§ **Text block**

The European Union News Thread

Discussion in 'International News' started by Nico Limmat, Nov 4, 2009.

  1. Naughtius Maximus

    Jul 10, 2001
    Shropshire
    Club:
    Chelsea FC
    Nat'l Team:
    England
    Iceland also stiffed a lot of the people they owed money to, including the UK government who had to pay back money invested in their banks.
     
  2. 96Squig

    96Squig Member

    Feb 4, 2004
    Hanover
    Club:
    Hannover 96
    Nat'l Team:
    Netherlands
    Isn't that how capitalism works, though? I mean look at all the 'good' saving the banks brought to Ireland. They basically socialized the risk of banking (in the case of money lent to Greece, to all Europeans... yay!)
     
  3. Matt Clark

    Matt Clark Member

    Dec 19, 1999
    Liverpool
    Club:
    Liverpool FC
    It's not how capitalism works, it's how the version of capitalism that our political and commercial class have developed in the past 30 years works.

    That's the nub of the long-overdue debate that is now taking place about capitalism and its role in a modern democratic society.

§ **To do**
1/ Write out the European Union news thread word for word, everything from "Discussion in 'International" down to "in their banks.".
2/ Carry the European Union news thread further, picking up after its last sentence.
The material after the European Union news thread is separate from it.

§ **Study material**
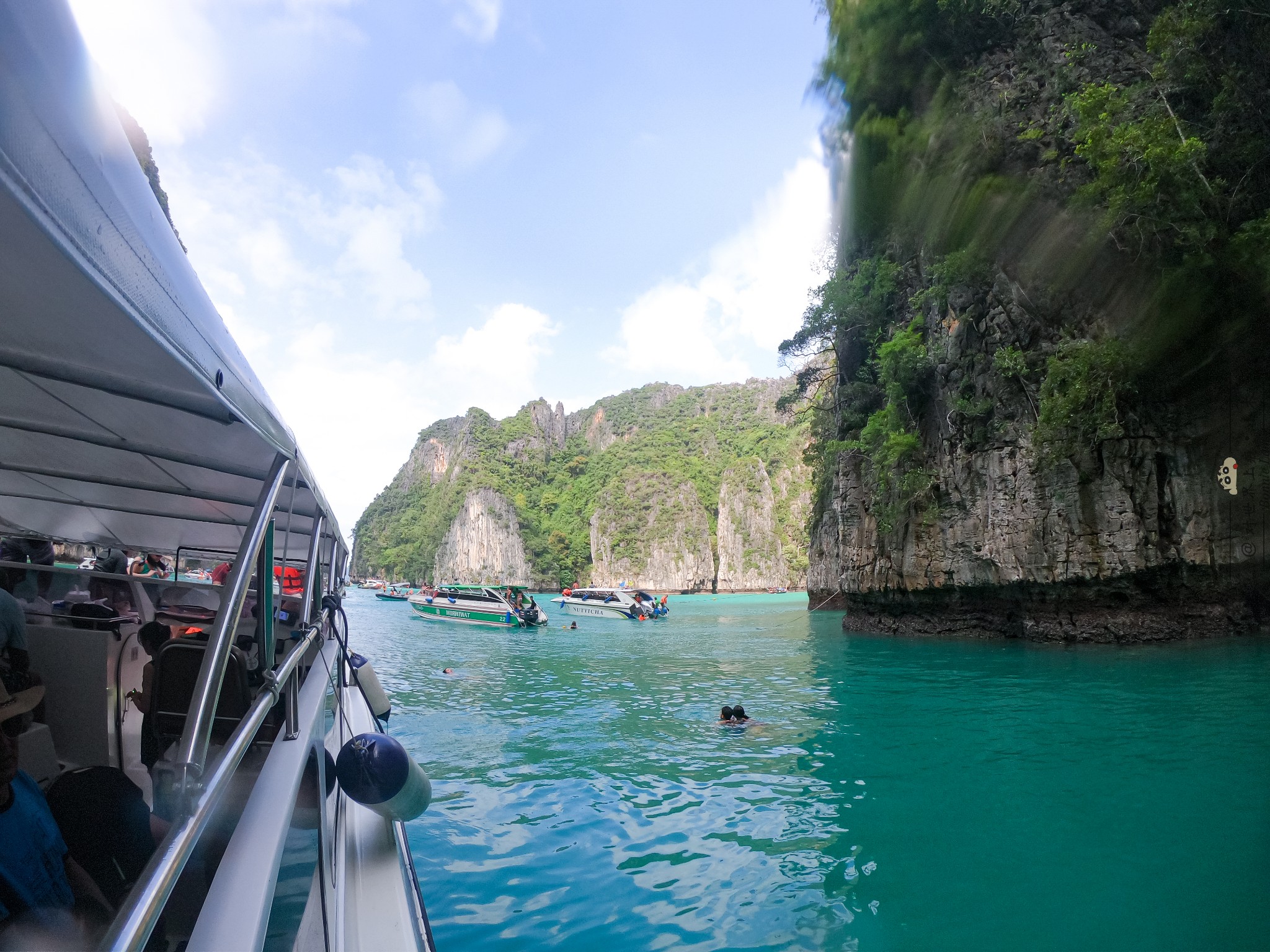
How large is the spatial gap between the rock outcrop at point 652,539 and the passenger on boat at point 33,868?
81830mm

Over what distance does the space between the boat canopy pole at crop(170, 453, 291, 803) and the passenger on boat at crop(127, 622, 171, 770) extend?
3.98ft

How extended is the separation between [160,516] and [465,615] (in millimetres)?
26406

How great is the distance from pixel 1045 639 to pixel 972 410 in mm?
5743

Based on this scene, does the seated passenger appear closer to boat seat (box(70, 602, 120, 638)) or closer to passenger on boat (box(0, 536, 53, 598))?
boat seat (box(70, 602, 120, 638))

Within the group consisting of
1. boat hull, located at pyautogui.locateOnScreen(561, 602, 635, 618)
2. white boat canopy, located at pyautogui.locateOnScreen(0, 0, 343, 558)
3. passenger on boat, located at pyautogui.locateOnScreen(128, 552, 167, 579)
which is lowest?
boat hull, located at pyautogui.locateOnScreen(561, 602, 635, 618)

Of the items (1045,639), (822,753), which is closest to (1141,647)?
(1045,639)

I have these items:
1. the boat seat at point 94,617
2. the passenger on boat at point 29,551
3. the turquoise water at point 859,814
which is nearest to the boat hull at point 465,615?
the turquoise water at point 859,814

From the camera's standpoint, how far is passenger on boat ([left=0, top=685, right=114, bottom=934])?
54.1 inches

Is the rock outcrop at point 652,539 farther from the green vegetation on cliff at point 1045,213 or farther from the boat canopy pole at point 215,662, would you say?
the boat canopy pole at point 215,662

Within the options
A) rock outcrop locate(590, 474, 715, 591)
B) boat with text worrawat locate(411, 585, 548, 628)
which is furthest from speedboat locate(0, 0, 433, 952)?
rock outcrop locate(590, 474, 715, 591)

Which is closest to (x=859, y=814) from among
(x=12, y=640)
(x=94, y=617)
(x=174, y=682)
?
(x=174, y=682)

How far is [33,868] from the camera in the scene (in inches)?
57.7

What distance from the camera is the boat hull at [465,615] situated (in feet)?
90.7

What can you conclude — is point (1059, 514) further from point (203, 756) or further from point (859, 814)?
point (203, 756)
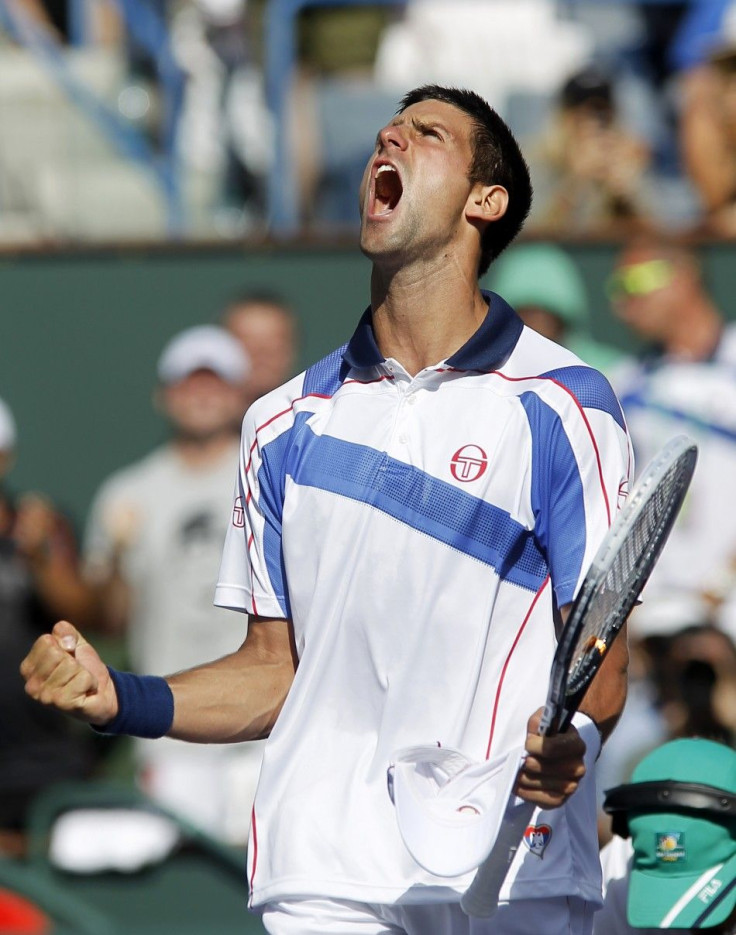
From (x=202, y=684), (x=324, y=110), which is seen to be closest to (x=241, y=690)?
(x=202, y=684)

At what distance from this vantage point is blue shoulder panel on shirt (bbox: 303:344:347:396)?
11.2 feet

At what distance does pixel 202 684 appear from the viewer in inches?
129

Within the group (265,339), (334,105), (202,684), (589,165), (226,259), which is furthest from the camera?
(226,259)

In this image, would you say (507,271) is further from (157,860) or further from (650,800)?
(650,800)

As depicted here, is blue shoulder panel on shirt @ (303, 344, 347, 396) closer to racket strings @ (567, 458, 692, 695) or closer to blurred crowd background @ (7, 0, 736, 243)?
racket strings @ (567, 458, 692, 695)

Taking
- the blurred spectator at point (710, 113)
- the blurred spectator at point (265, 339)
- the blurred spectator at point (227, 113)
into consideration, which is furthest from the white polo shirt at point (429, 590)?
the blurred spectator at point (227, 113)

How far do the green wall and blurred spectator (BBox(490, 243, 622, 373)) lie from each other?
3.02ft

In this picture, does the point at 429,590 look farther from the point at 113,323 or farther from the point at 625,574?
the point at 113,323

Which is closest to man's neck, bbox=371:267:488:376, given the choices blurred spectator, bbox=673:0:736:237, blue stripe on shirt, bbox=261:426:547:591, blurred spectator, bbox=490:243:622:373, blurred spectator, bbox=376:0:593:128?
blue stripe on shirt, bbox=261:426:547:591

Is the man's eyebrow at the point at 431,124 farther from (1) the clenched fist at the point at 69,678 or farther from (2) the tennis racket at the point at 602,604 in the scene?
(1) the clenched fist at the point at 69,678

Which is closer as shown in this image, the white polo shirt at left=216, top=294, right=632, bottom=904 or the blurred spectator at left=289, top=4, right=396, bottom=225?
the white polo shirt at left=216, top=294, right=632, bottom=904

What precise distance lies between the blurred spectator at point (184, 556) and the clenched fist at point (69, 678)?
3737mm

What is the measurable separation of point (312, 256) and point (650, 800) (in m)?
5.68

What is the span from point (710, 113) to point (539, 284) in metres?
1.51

==

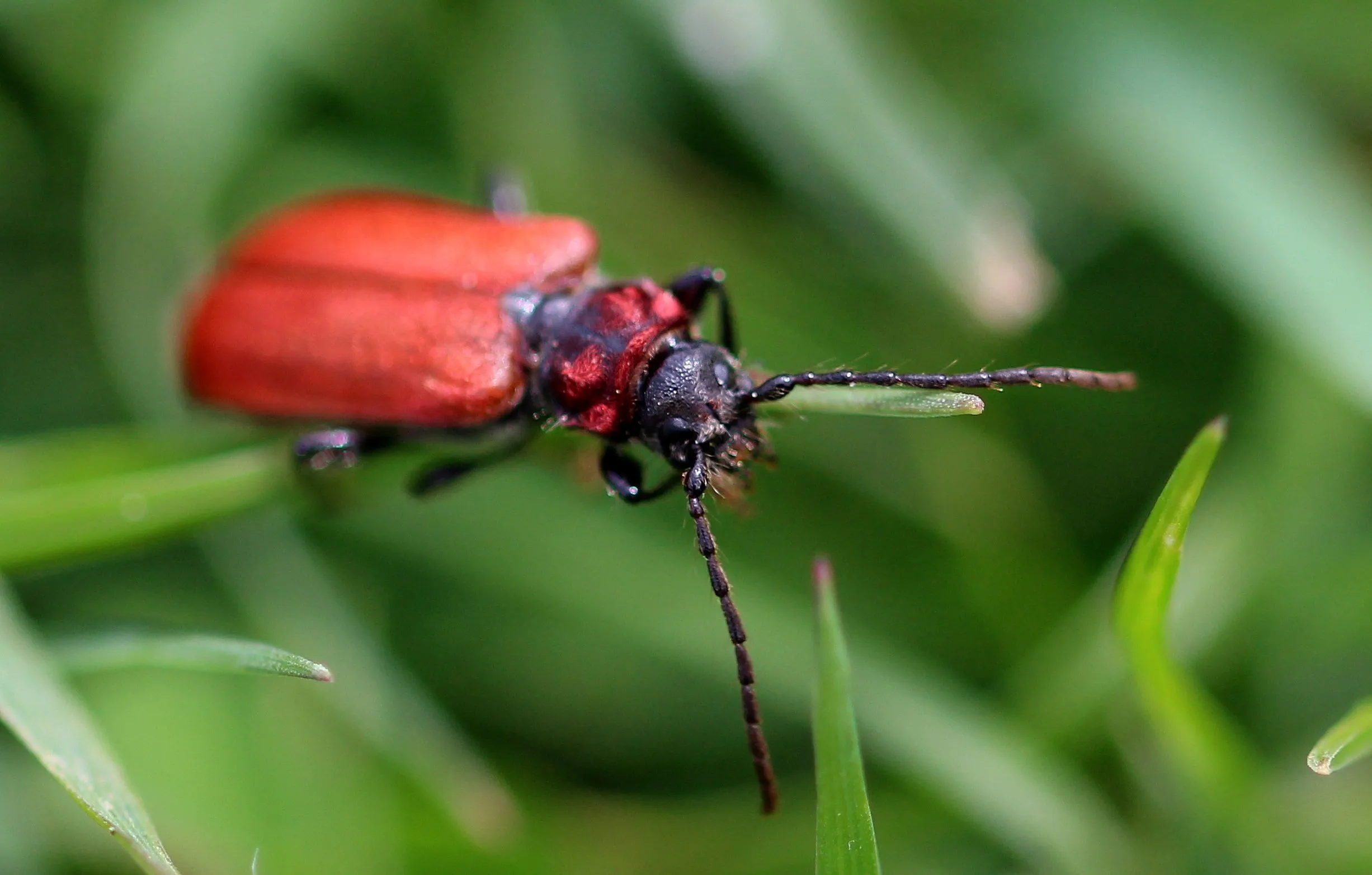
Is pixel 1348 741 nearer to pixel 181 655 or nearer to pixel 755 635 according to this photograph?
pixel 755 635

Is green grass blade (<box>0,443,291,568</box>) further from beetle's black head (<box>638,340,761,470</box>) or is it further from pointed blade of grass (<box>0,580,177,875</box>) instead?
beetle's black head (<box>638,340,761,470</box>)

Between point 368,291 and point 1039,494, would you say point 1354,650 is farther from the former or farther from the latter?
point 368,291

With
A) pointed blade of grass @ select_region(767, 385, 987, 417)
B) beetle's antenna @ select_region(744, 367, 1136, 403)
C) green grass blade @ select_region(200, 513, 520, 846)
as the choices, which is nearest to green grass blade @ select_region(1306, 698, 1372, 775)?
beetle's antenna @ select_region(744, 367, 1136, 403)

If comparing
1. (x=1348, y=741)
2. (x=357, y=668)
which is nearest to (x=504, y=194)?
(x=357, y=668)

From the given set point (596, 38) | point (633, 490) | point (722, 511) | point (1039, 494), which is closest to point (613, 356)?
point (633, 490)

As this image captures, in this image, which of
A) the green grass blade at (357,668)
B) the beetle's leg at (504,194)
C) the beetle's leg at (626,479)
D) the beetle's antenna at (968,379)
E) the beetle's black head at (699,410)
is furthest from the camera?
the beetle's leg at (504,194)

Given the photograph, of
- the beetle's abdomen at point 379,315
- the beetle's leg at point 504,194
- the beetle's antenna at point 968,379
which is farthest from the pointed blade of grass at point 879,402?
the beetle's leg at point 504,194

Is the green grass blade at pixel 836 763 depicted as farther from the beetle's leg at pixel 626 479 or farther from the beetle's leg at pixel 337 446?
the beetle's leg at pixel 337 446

§ **Task-by-task answers**
1/
Discussion in 'International News' started by Nico Limmat, Nov 4, 2009.

  1. Naughtius Maximus

    Jul 10, 2001
    Shropshire
    Club:
    Chelsea FC
    Nat'l Team:
    England
    Iceland also stiffed a lot of the people they owed money to, including the UK government who had to pay back money invested in their banks.

2/
    Lloyds Banking Group this week introduced an interesting initiative: from now on, bankers will have to pay back received, or forego due, portions of their bonus if deals they were based on turn sour further down the line. It will be really instructive to see how that plays out - as a model for the whole banking industry, it is certainly an improvement on the status quo. It is also an example of the form of rebalancing, rather than rebuilding, of the capitalist machine that we require.
     
  4. benztown

    benztown Member+

    Jun 24, 2005
    Club:
    VfB Stuttgart
    The way capitalism should work is quite simple: I take the risk, I bear the consequences.

    Unfortunately, in the wake of the crisis these two parts have been decoupled.
     
  5. The Jitty Slitter

    The Jitty Slitter Moderator
    Staff Member

    Bayern München
    Germany
    Jul 23, 2004
    Fascist Hellscape
    Club:
    FC Sankt Pauli
    Nat'l Team:
    Belgium
    They have been decoupled since the 80s.

    The problem is fairly well illustrated by football

    I take massive risks with company money while taking massive pay.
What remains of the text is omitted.